Excerpt provided
Monarchy is very much a family business. According to the law of primogeniture, the eldest son should follow his father on to the throne. The statistics are surprising, however. I include some forgotten figures among the forty-eight who have been proclaimed King or Queen of England.
The unhappy Lady Jane Grey reigned for only 9 days – at fifteen, she was pushed on to the throne by her father-in-law. Other largely forgotten reigns are those of Henry the Younger, who ruled jointly with his father Henry II between 1170 and 1183 and that of Louis, heir to the King of France, also proclaimed King of England in 1216. For six months, he ruled the lands south of the Wash.
Henry VI confuses the statistics as he managed two reigns or, according to Shakespeare, two parts. In 1461, the King was deposed and replaced by Edward IV and so concluded his first part. Unusually, Henry was not filleted, beheaded, drowned in Malmsey wine, nor disposed of in any of the ways so popular in medieval times. This concession allowed him to return for a final flourish. (I have counted Henry as only one monarch, though.) A crowned king could not be crowned again and so Henry had to be ‘readopted’, a curiously modern term; he was eventually murdered by his cousin.
Seven Lord Protectors also ruled but only two did so in their own right. When Oliver Cromwell died in 1658, the belief that the son should succeed the father was so ingrained that the council of state named Oliver’s son, Richard, as the next Lord Protector. England was 300 years ahead of North Korea in trying to establish a hereditary republic. Richard Cromwell was a true survivor and outlived Charles II, James II, William III and Mary II. In 1712, Richard died peacefully in his own bed, 53 years after he had given up trying to rule Britain.
The surprise is that only nine of the 48 rulers to succeed were the eldest child of the previous monarch. In 1272, Henry III was succeeded by his first son – Edward I – and, for the next 105 years, eldest son followed their fathers. This is the longest period of elderly succession in the 10 centuries. In 1307, Edward I was succeeded by his eldest son, Edward II. Then, in January 1327, Edward II abdicated, to be succeeded by his eldest son, Edward III. Edward II was murdered at the end of the year to prevent any comeback on his part.

Data listing
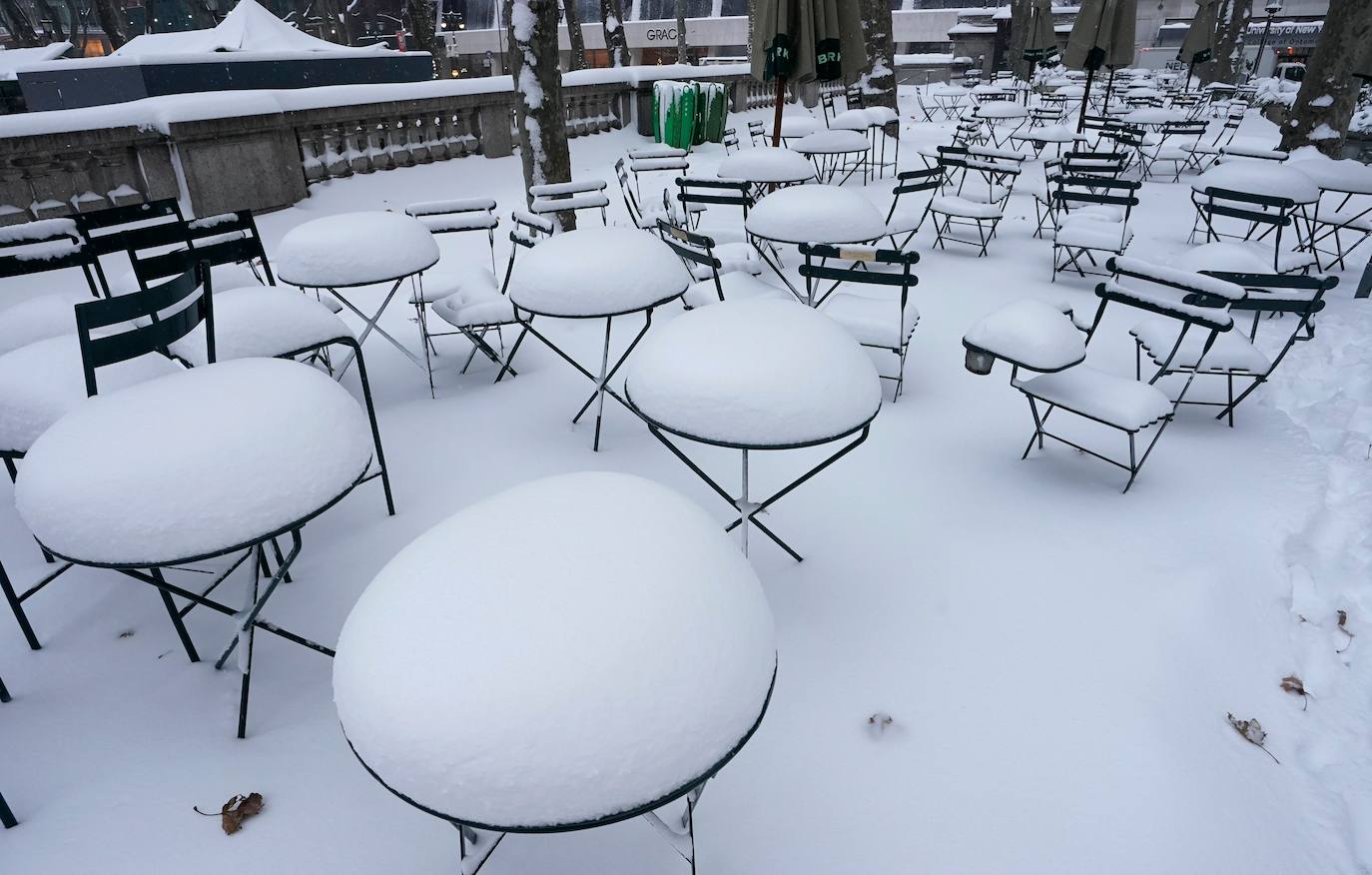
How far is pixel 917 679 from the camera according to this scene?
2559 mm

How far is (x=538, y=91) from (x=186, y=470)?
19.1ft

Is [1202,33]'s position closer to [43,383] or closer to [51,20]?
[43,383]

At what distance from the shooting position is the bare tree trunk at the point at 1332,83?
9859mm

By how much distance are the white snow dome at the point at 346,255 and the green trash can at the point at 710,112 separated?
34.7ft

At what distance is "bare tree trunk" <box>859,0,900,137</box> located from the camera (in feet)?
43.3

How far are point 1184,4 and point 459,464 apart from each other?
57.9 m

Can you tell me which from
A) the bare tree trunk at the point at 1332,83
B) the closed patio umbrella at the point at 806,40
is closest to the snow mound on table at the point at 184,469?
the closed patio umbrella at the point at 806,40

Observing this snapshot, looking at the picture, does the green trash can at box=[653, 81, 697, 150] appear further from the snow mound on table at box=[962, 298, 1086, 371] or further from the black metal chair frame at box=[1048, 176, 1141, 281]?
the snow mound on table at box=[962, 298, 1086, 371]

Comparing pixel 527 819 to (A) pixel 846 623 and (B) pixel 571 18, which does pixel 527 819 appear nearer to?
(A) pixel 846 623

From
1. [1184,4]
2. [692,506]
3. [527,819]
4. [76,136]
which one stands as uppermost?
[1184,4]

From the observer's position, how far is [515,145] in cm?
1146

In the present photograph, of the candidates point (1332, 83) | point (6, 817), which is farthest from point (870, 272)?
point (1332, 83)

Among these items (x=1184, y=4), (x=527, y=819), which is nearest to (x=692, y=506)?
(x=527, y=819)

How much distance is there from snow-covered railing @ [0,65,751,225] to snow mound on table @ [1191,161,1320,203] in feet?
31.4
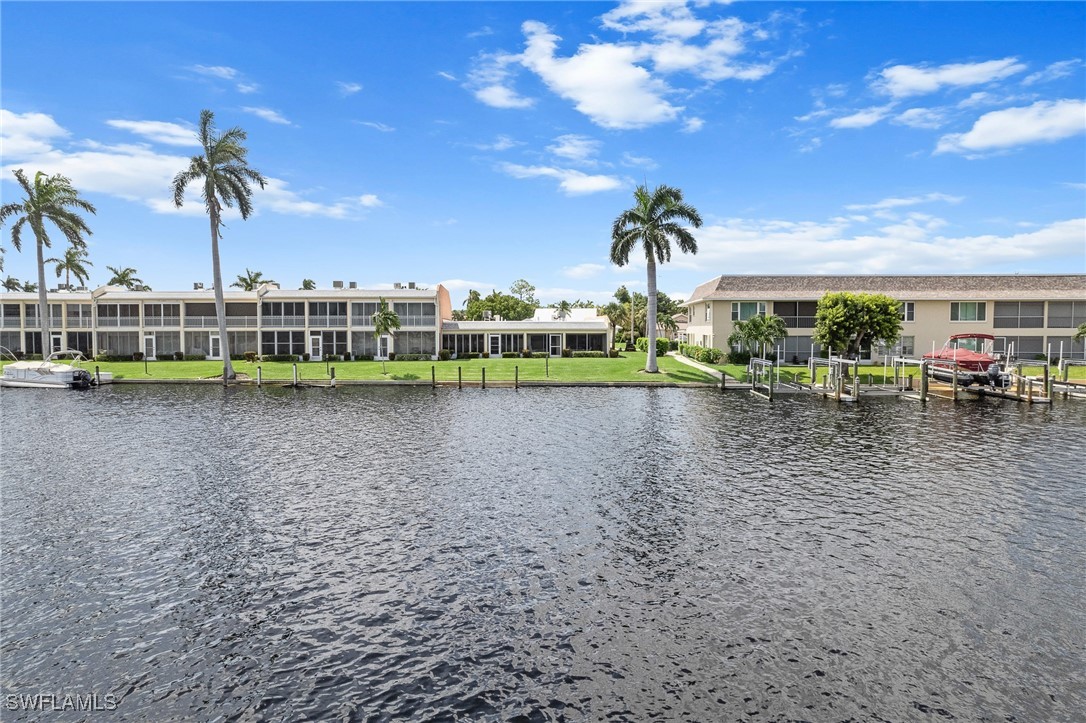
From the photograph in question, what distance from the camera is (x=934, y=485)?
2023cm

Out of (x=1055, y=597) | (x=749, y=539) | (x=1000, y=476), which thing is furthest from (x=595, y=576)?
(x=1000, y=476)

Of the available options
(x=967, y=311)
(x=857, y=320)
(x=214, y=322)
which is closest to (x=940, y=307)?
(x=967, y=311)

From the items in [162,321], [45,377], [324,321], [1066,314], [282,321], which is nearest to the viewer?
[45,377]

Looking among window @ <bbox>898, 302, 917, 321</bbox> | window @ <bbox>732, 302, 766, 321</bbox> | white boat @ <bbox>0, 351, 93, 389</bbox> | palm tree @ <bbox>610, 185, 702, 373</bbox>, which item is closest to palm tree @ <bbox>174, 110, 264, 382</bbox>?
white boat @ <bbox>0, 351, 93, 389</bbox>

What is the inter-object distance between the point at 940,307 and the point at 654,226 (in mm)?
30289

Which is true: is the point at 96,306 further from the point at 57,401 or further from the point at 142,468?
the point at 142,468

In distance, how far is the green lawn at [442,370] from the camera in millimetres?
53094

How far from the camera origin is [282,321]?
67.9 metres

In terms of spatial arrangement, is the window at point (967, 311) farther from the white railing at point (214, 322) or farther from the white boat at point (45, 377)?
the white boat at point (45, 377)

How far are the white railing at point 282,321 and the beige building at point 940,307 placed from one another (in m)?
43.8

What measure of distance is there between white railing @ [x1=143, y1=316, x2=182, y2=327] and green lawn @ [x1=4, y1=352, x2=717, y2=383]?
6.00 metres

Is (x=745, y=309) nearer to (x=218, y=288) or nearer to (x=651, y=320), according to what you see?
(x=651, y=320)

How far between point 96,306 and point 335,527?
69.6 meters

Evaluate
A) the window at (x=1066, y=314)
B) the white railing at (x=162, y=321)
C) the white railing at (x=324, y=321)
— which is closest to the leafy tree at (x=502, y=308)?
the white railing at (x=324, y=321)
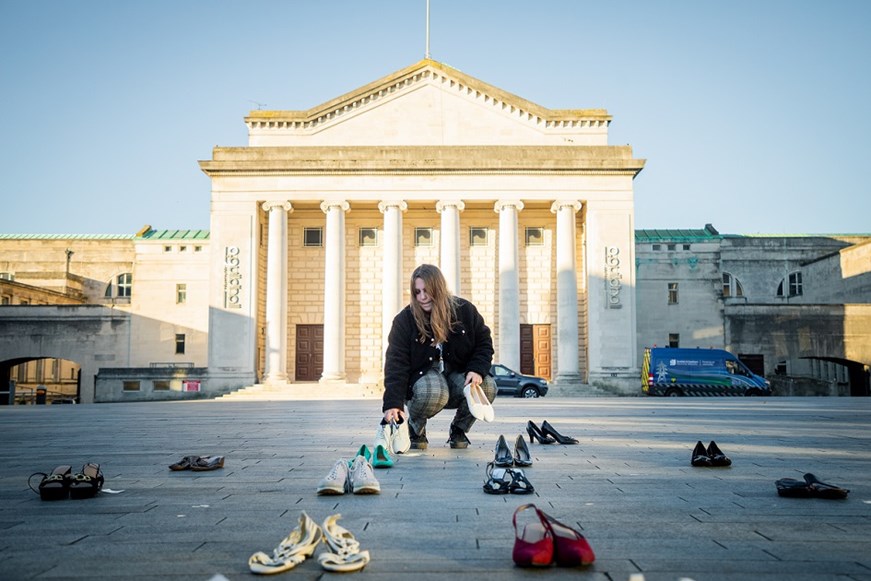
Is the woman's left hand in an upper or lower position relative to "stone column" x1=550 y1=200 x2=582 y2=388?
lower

Exercises
a - In the passage on English royal succession, which monarchs does it say Richard Cromwell outlived? List them all.
b - Copy the stretch of the passage on English royal succession from "Henry VI confuses" through "by his cousin.".
c - Write what follows the last sentence of the passage on English royal succession.

Answers for the tasks
a - Charles II, James II, William III, Mary II

b -
Henry VI confuses the statistics as he managed two reigns or, according to Shakespeare, two parts. In 1461, the King was deposed and replaced by Edward IV and so concluded his first part. Unusually, Henry was not filleted, beheaded, drowned in Malmsey wine, nor disposed of in any of the ways so popular in medieval times. This concession allowed him to return for a final flourish. (I have counted Henry as only one monarch, though.) A crowned king could not be crowned again and so Henry had to be ‘readopted’, a curiously modern term; he was eventually murdered by his cousin.

c -
When he died in 1422, Henry V was succeeded by his son, Henry VI. It would be another 125 years until the first son again followed his father on to the throne. In 1547, Edward VI succeeded the flamboyant Henry VIII. The year 1727 saw the next ‘correct’ succession when George II became King after the death of his father, George I. The next father-to-eldest-son succession took place in 1820, when George IV took over from his ‘mad’ father, George III. It would be eighty years before another first-born inherited: Edward VII, in 1901. In 1936, Edward VIII, the first son of George V, was crowned but abdicated. Then, in 1952, George VI’s eldest daughter, Elizabeth, followed her father.
The eldest child did not succeed for many reasons; the catalogue of mishaps and tragedies included shipwreck, murder, epidemics, appalling medical care, conspiracies, exile, execution, a wayward cricket ball and many other slings and arrows of outrageous fortune. Of the first-born who got there in the end, six were called Edward. Often there was rivalry between and within the generations. Since 1066, sons have plotted against their fathers, especially when the monarch lived a ludicrously long time in opinion of his child. To date, no British monarch has reigned into their nineties. George III died at 81; Queen Victoria lived to 81. The present Queen, Elizabeth II, is the oldest person ever to occupy the throne.
Some royals have not been able to cope with the pressures. George III was not the first to have some sort of breakdown. The long history reveals a number of monarchs were psychologically fragile. Around 1370, Edward III suffered some such episode, as did Henry VI on a number of occasions – most dramatically around 1453 – and Henry VII in 1503.